The relevant protein–ligand interactions using the starting and C1 conformations were calculated using the PLIP (Protein-Ligand Interaction Profiler) [39,40] web server and the Ligand Interaction Diagram module in Maestro.

Finally, using the C1 conformation obtained from each 250 ns simulation, metadynamic simulations were performed. The systems were built in the System Builder module in the Desmond molecular dynamics module available in the academic version of the Schrödinger-Maestro 2021.4 program, with the OPLS-2005 force field, incorporating a 0.15 M NaCl concentration to neutralize the system and employing the TIP3 water model in a periodic orthorhombic box of size 20 × 20 × 20 Å. A 50 ns simulation was performed in the Metadynamics module using the collective variables: the distance between the center of mass of the proximity to residues at 5 Å of RSV and CYP1A2, and the ligands’ center of mass. Gaussian potentials were applied with a height of 0.03 kcal/mol and a width of 0.05 kcal/mol, with a restraining wall set at 20 Å [41,42].

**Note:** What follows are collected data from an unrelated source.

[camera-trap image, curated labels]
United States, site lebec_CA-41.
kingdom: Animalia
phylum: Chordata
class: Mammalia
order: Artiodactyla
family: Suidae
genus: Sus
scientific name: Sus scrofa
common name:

Simulations were run in an NPT ensemble at 310.15 K and 1.01325 bar. Trajectory analysis was carried out using the Metadynamics Analysis module [43,44,45]. The values of ΔG obtained from metadynamic simulations can be interpreted as theoretical estimates of the binding free energy of RSV to CYP1A2.

4.12. Statistical Analysis

CPY1A2 specific activity (pmol/mg protein/min) and the relative amount of CYP1A2/GAPDH were subjected to analysis of variance (ANOVA) followed by a Tukey’s post hoc test to assess differences between treatments (p < 0.05). These analyses were performed using GraphPad Prism version 10.5.0 (GraphPad Software, San Diego, CA, USA). The results were reported as mean ± standard error (SE). The data for each treatment met the assumptions of normality (Shapiro–Wilk test) and homoscedasticity (Levene test).